_Data records_
######
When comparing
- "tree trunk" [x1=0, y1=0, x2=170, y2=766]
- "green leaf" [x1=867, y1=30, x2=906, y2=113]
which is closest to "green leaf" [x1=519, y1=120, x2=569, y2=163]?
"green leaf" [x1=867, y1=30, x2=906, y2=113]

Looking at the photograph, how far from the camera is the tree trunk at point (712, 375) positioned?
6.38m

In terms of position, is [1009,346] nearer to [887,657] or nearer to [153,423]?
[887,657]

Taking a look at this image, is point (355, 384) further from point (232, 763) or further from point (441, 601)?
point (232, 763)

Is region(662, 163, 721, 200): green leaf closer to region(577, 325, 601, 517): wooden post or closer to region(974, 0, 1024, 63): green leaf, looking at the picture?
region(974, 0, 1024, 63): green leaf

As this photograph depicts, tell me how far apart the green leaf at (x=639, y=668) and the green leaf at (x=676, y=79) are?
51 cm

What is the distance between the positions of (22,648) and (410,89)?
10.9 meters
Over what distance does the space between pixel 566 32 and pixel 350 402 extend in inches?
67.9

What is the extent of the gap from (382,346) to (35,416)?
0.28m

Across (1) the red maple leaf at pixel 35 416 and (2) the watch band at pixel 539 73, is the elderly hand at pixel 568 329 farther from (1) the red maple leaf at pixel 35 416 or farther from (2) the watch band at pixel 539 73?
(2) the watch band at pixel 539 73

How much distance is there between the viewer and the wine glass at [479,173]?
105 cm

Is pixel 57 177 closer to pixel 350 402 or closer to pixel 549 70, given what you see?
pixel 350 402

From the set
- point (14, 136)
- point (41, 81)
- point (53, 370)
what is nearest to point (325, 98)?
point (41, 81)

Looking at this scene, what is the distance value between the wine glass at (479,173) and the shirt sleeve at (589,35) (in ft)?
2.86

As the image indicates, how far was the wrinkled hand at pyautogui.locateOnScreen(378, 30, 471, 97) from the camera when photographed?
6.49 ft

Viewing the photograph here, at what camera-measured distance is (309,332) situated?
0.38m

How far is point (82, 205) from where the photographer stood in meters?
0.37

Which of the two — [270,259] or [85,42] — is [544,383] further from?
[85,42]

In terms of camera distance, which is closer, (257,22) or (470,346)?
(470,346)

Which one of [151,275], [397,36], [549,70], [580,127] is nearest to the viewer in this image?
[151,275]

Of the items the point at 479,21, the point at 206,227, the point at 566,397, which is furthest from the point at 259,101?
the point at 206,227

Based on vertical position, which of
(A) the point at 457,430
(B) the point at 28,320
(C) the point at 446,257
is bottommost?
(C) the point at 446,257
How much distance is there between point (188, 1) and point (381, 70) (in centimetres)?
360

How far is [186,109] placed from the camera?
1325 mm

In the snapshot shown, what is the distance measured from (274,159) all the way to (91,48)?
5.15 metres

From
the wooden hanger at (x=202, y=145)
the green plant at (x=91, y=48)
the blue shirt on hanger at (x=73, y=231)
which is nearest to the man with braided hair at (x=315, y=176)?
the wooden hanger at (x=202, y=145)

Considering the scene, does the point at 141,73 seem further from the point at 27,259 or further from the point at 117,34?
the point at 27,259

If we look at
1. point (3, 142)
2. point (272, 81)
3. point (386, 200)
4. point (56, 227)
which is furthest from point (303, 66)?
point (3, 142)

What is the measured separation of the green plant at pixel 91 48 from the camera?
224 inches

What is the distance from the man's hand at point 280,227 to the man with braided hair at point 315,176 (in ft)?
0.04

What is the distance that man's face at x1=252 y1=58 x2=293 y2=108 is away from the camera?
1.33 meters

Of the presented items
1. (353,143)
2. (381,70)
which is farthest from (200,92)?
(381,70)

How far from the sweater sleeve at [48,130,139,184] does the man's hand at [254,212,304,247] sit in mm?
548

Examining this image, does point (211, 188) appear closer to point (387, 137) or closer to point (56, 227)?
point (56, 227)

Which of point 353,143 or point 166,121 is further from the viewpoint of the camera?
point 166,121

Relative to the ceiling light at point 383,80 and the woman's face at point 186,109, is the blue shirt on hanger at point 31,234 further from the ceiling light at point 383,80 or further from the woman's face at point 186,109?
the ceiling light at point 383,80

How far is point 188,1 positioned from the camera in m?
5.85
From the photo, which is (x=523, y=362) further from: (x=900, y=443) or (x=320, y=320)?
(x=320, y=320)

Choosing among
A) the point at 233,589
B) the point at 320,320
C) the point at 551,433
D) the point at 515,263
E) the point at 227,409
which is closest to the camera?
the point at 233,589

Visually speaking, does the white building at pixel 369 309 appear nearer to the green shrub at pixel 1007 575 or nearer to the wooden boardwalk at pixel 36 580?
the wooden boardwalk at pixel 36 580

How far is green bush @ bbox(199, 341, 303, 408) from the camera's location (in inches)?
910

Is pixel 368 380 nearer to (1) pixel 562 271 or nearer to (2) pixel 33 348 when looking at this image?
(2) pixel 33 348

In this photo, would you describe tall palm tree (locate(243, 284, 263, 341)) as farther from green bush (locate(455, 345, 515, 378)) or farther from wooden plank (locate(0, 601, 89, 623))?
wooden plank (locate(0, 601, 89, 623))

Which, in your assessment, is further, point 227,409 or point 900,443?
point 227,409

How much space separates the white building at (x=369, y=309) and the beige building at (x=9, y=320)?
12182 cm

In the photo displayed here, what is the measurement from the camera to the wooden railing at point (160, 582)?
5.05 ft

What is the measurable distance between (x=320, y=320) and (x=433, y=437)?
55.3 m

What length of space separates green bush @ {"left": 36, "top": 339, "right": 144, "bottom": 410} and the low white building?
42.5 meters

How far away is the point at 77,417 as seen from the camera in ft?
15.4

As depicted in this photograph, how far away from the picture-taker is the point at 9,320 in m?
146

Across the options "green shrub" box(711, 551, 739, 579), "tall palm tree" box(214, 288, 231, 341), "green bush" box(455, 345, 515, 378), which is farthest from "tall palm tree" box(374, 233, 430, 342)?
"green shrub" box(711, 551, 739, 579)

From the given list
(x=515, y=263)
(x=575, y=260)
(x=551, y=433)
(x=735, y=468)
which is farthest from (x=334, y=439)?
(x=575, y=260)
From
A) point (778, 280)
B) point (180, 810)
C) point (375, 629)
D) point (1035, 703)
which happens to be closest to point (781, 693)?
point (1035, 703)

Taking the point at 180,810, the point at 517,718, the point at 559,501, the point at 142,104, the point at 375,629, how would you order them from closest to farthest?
######
_Aim_
All of the lines above need to be given again exactly.

_Answer to this problem_
When comparing
- "tree trunk" [x1=0, y1=0, x2=170, y2=766]
- "green leaf" [x1=867, y1=30, x2=906, y2=113]
which is closest to "green leaf" [x1=519, y1=120, x2=569, y2=163]?
"green leaf" [x1=867, y1=30, x2=906, y2=113]

Looking at the photograph, how far from the camera is the tree trunk at point (712, 375) positioned?
6.38m

In terms of position, is [1009,346] nearer to [887,657] or nearer to [153,423]?
[887,657]

Taking a look at this image, is point (355, 384) further from point (232, 763) or further from point (441, 601)?
point (232, 763)

Is region(662, 163, 721, 200): green leaf closer to region(577, 325, 601, 517): wooden post or closer to region(974, 0, 1024, 63): green leaf, looking at the picture?
region(974, 0, 1024, 63): green leaf

As this photograph depicts, tell me how far apart the green leaf at (x=639, y=668) and the green leaf at (x=676, y=79) are?
51 cm

What is the distance between the positions of (22,648) and (410,89)?
10.9 meters
Over what distance does the space between pixel 566 32 and pixel 350 402 extend in inches?
67.9

What is the extent of the gap from (382,346) to (35,416)?
0.28m

Across (1) the red maple leaf at pixel 35 416 and (2) the watch band at pixel 539 73, is the elderly hand at pixel 568 329 farther from (1) the red maple leaf at pixel 35 416 or farther from (2) the watch band at pixel 539 73?
(2) the watch band at pixel 539 73

How much distance is there between the viewer and the wine glass at [479,173]?
105 cm

Is pixel 57 177 closer to pixel 350 402 or closer to pixel 549 70, given what you see?
pixel 350 402

From the set
- point (14, 136)
- point (41, 81)
- point (53, 370)
what is nearest to point (325, 98)?
point (41, 81)

Looking at this scene, what is the distance value between the wine glass at (479,173) and the shirt sleeve at (589,35) (in ft)?
2.86

As the image indicates, how far was the wrinkled hand at pyautogui.locateOnScreen(378, 30, 471, 97) from the camera when photographed?
6.49 ft

Viewing the photograph here, at what camera-measured distance is (309,332) situated?
0.38m

How far is point (82, 205) from where the photographer stood in meters?
0.37

Which of the two — [270,259] or [85,42] — is [544,383] further from?
[85,42]

In terms of camera distance, which is closer, (257,22) or (470,346)?
(470,346)

Which one of [151,275], [397,36], [549,70], [580,127] is nearest to the viewer in this image?
[151,275]

Of the items the point at 479,21, the point at 206,227, the point at 566,397, which is furthest from the point at 259,101?
the point at 206,227

Based on vertical position, which of
(A) the point at 457,430
(B) the point at 28,320
(C) the point at 446,257
is bottommost?
(C) the point at 446,257
How much distance is there between point (188, 1) and point (381, 70) (in centimetres)?
360

How far is [186,109] placed from the camera?
1325 mm

In the snapshot shown, what is the distance measured from (274,159) all the way to (91,48)?
5.15 metres

From
the wooden hanger at (x=202, y=145)
the green plant at (x=91, y=48)
the blue shirt on hanger at (x=73, y=231)
which is nearest to the man with braided hair at (x=315, y=176)?
the wooden hanger at (x=202, y=145)

Considering the scene, does the point at 141,73 seem further from the point at 27,259 or further from the point at 117,34?
the point at 27,259

If we look at
1. point (3, 142)
2. point (272, 81)
3. point (386, 200)
4. point (56, 227)
which is furthest from point (303, 66)?
point (3, 142)

What is the measured separation of the green plant at pixel 91 48 from the camera?
224 inches

What is the distance from the man's hand at point 280,227 to the man with braided hair at point 315,176 (in ft)?
0.04

What is the distance that man's face at x1=252 y1=58 x2=293 y2=108 is away from the camera?
1.33 meters

Of the presented items
1. (353,143)
2. (381,70)
which is farthest from (200,92)?
(381,70)

How far from the sweater sleeve at [48,130,139,184] does the man's hand at [254,212,304,247] sit in mm?
548

Examining this image, does point (211, 188) appear closer to point (387, 137) or closer to point (56, 227)?
point (56, 227)

Which of point 353,143 or point 166,121 is further from the viewpoint of the camera?
point 166,121

Relative to the ceiling light at point 383,80 and the woman's face at point 186,109, is the blue shirt on hanger at point 31,234 further from the ceiling light at point 383,80 or further from the woman's face at point 186,109?
the ceiling light at point 383,80

How far is point 188,1 positioned from the camera in m?
5.85
From the photo, which is (x=523, y=362) further from: (x=900, y=443) or (x=320, y=320)?
(x=320, y=320)

Choosing among
A) the point at 233,589
B) the point at 320,320
C) the point at 551,433
D) the point at 515,263
E) the point at 227,409
which is closest to the camera?
the point at 233,589

Visually speaking, does the white building at pixel 369 309 appear nearer to the green shrub at pixel 1007 575 or nearer to the wooden boardwalk at pixel 36 580?
the wooden boardwalk at pixel 36 580

How far is green bush @ bbox(199, 341, 303, 408) from the camera's location (in inches)?
910

Is pixel 368 380 nearer to (1) pixel 562 271 or nearer to (2) pixel 33 348 when looking at this image?
(2) pixel 33 348

In this photo, would you describe tall palm tree (locate(243, 284, 263, 341)) as farther from green bush (locate(455, 345, 515, 378)) or farther from wooden plank (locate(0, 601, 89, 623))?
wooden plank (locate(0, 601, 89, 623))

Which, in your assessment, is further, point 227,409 or point 900,443?
point 227,409

How much space separates the white building at (x=369, y=309) and the beige building at (x=9, y=320)?
12182 cm

In the photo displayed here, what is the measurement from the camera to the wooden railing at point (160, 582)?
5.05 ft

What is the measurable distance between (x=320, y=320) and (x=433, y=437)?
55.3 m

What length of space separates green bush @ {"left": 36, "top": 339, "right": 144, "bottom": 410} and the low white building?
42.5 meters

How far away is the point at 77,417 as seen from the camera in ft?
15.4

As depicted in this photograph, how far away from the picture-taker is the point at 9,320 in m?
146

Across the options "green shrub" box(711, 551, 739, 579), "tall palm tree" box(214, 288, 231, 341), "green bush" box(455, 345, 515, 378), which is farthest from "tall palm tree" box(374, 233, 430, 342)?
"green shrub" box(711, 551, 739, 579)

From the given list
(x=515, y=263)
(x=575, y=260)
(x=551, y=433)
(x=735, y=468)
which is farthest from (x=334, y=439)?
(x=575, y=260)
From
A) point (778, 280)
B) point (180, 810)
C) point (375, 629)
D) point (1035, 703)
which happens to be closest to point (781, 693)?
point (1035, 703)

Taking the point at 180,810, the point at 517,718, the point at 559,501, the point at 142,104, the point at 375,629, how would you order them from closest to farthest?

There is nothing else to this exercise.